[¹] Preface to critical enquiry, &c.

[²] Examination p. 2.

Had one of the antient writers of Greece said this of himself, how positive, might a modern critic have been, from the decisive words, a bare looker-on, that he had never wrote upon the same subject before? And that therefore, any book of that kind ascribed to him, must infallibly be false and spurious. And yet, to the confusion of criticism, this author, who unasked, and of his own free motion, declares, that he begins this work as a bare looker-on, has for more than ten years before he made this declaration, been sweating in the thickest dust, and heat of Doctor Warburton’s most ardent contention for novelties.[¹]

[¹] Critical enquiry, &c. published 1746.

I have the Doctor’s own words for this, both for the novelties, and this gentleman’s wonderful zeal, and skill shewn in the defence of them, so many years ago.

“Notwithstanding, says the Doctor, all that can be said, much clamour will ever attend novelties, though never so strongly proved.—But truth seldom thrives the worse, for unreasonable opposition; and it would seem (N. B.) not to be far from its establishment, when such writers, as the following, appear in its defence—He hath established what he undertook to defend, with such extent of learning, and force of good argument, that I dare become responsible for all he says; and am willing, that those of my opinions here debated, may stand, or fall, by the strength, or the invalidity of this defence.”[¹]

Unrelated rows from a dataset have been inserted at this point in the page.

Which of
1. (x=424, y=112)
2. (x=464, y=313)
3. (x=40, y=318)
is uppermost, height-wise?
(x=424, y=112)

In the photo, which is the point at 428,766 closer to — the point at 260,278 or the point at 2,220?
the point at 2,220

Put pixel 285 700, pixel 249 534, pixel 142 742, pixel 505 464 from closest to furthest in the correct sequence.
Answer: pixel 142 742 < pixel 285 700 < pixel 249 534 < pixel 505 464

[¹] Preface to the critical enquiry, p. 10.

This compliment, so very hearty, as well as elegant, puts me in mind of another, which the learned Doctor made some time since, to the whole clergy of this nation; “a body of men, says he, the most learned, virtuous, and truly Christian, that ever adorned a church, or state.”[¹]

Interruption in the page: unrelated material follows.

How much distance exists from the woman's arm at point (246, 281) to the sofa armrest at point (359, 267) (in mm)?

[¹] D. L. Vol. 2. Preface, p. 6.

These two compliments are of so very high a strain, that were it not for the gravity of the Doctor’s character, and the seriousness of the subject, the reader might have thought himself obliged to understand them both ironically. But if the Doctor meant no more by this, than to buy a peace with the clergy, it must however be said, that he gave more for the purchase of it, than a man of a scrupulous conscience would have given.